Requirement:
Extract the text of each entry below exactly, leaving every image behind.

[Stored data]
▬▬▬

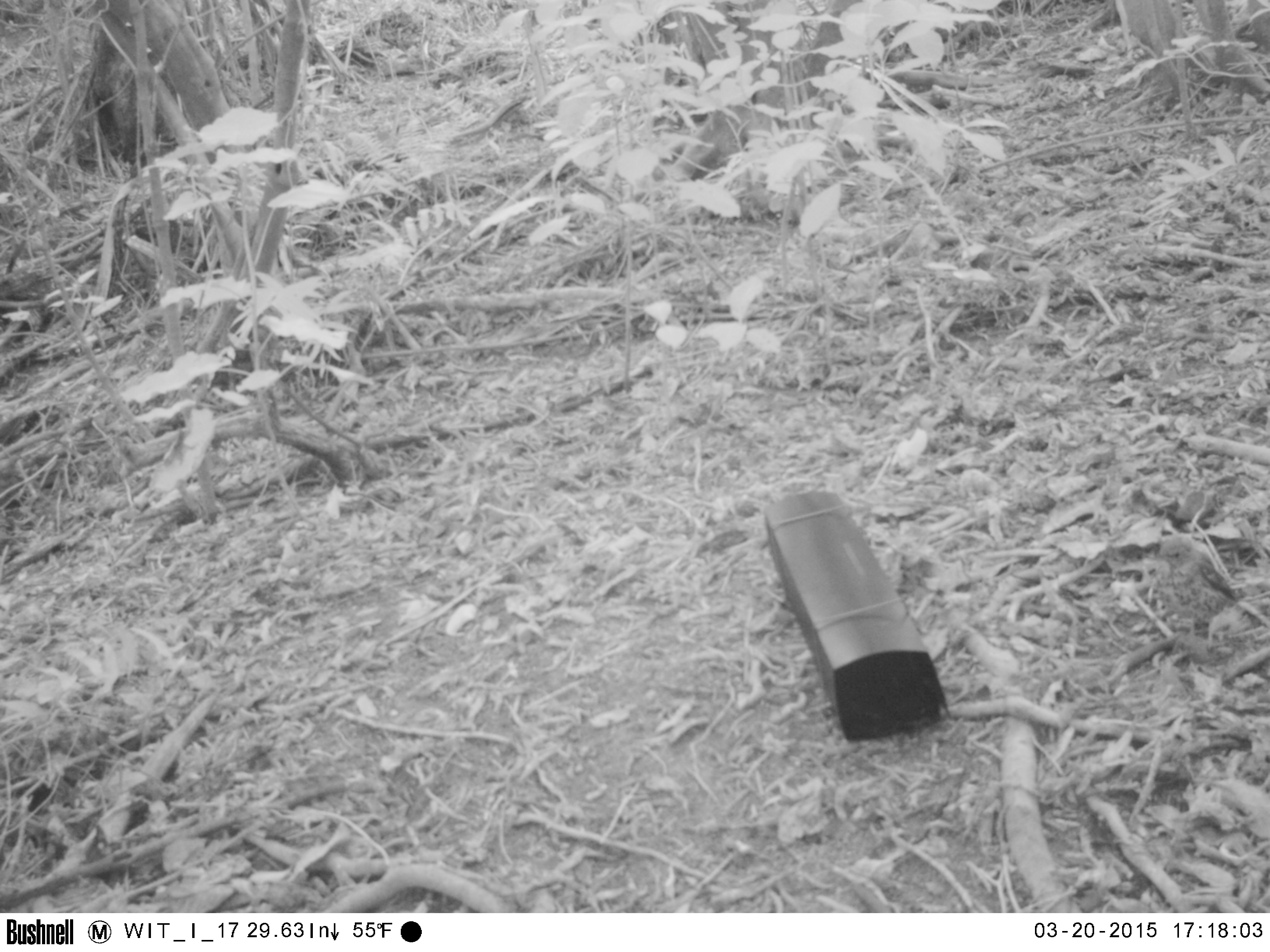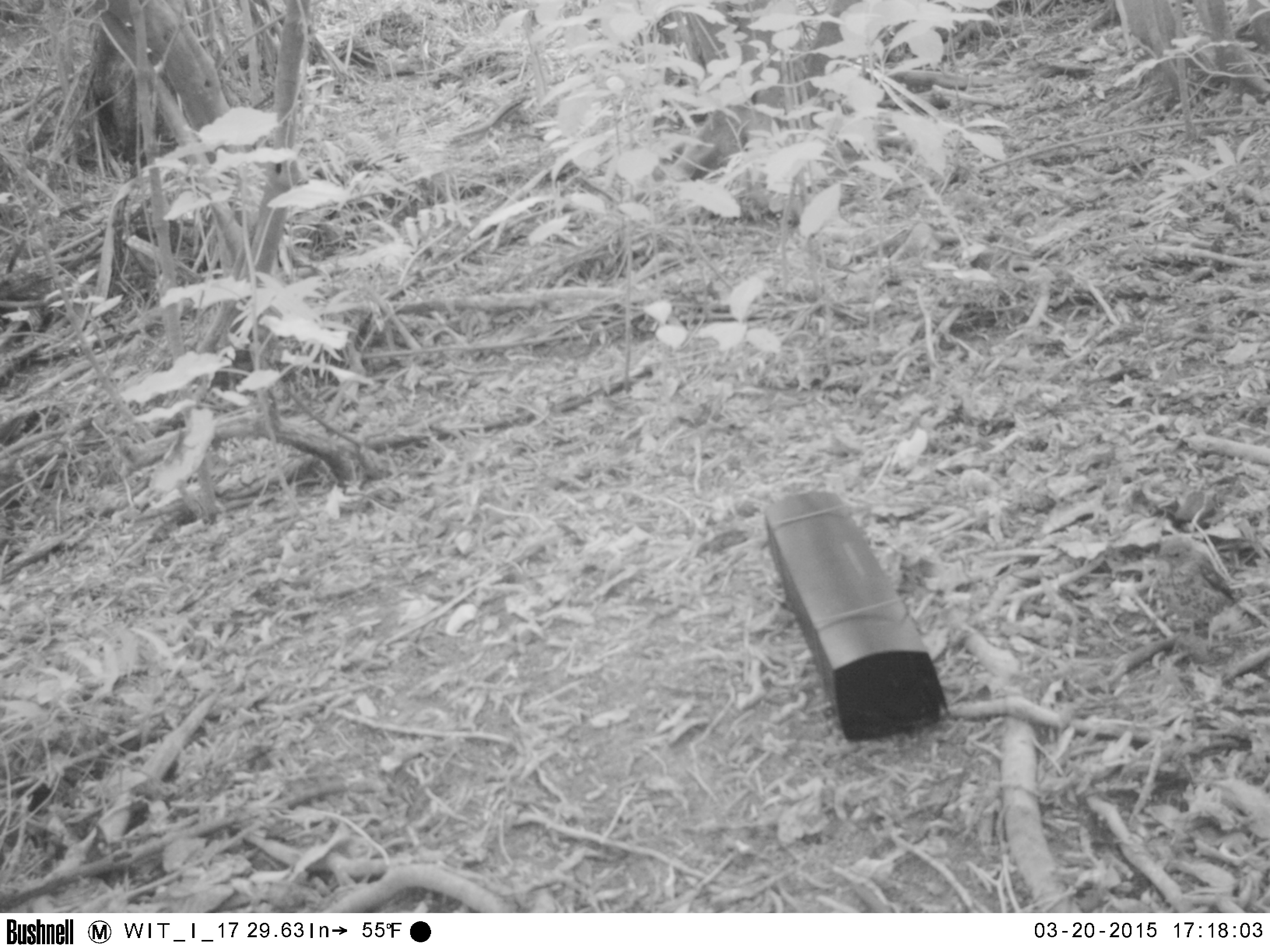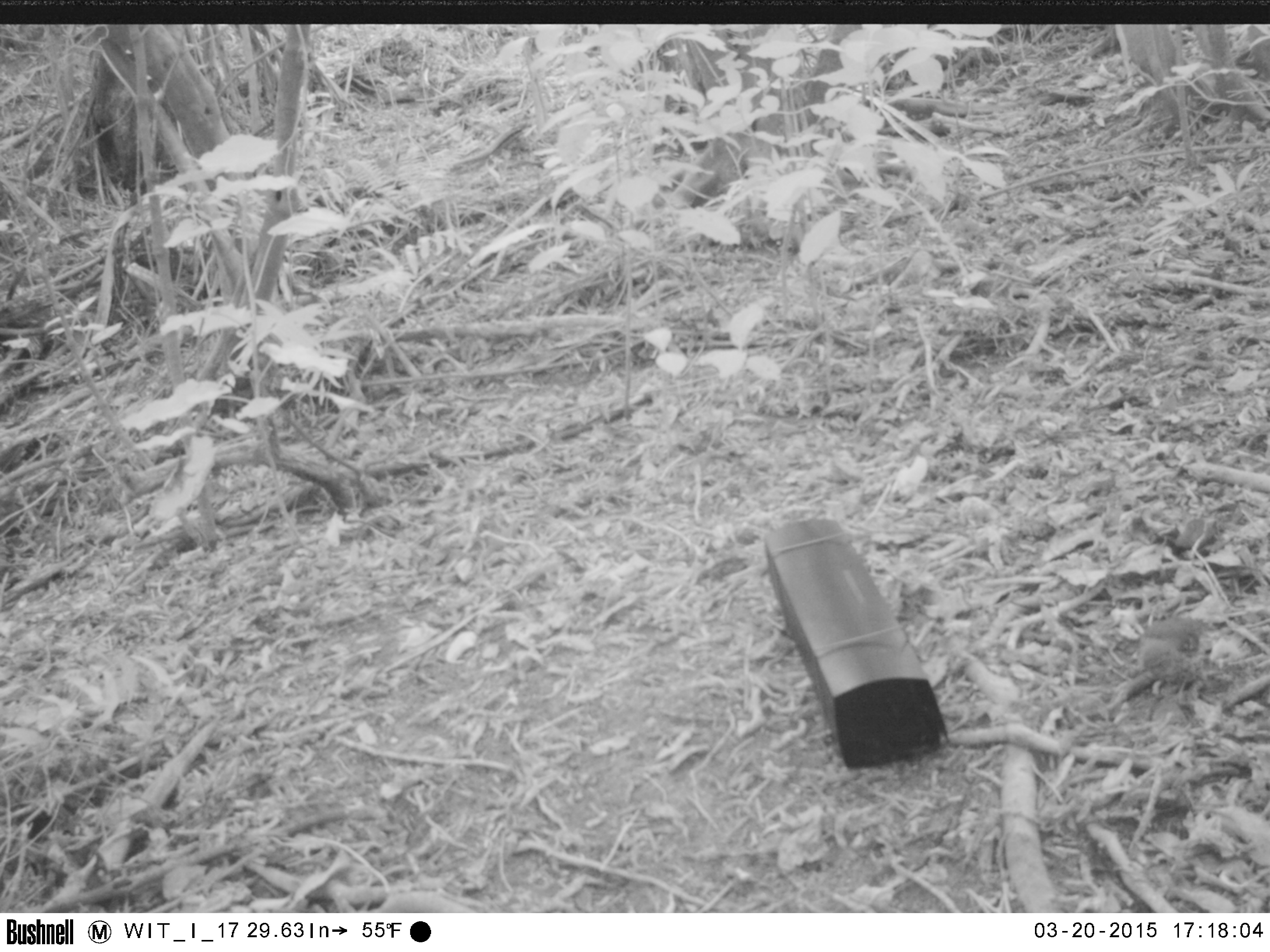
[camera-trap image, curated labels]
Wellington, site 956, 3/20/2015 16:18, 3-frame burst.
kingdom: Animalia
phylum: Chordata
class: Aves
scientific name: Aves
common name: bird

▬▬▬

The completed task:
[camera-trap image, curated labels]
Wellington, site 956, 3/20/2015 16:18, 3-frame burst.
kingdom: Animalia
phylum: Chordata
class: Aves
scientific name: Aves
common name: bird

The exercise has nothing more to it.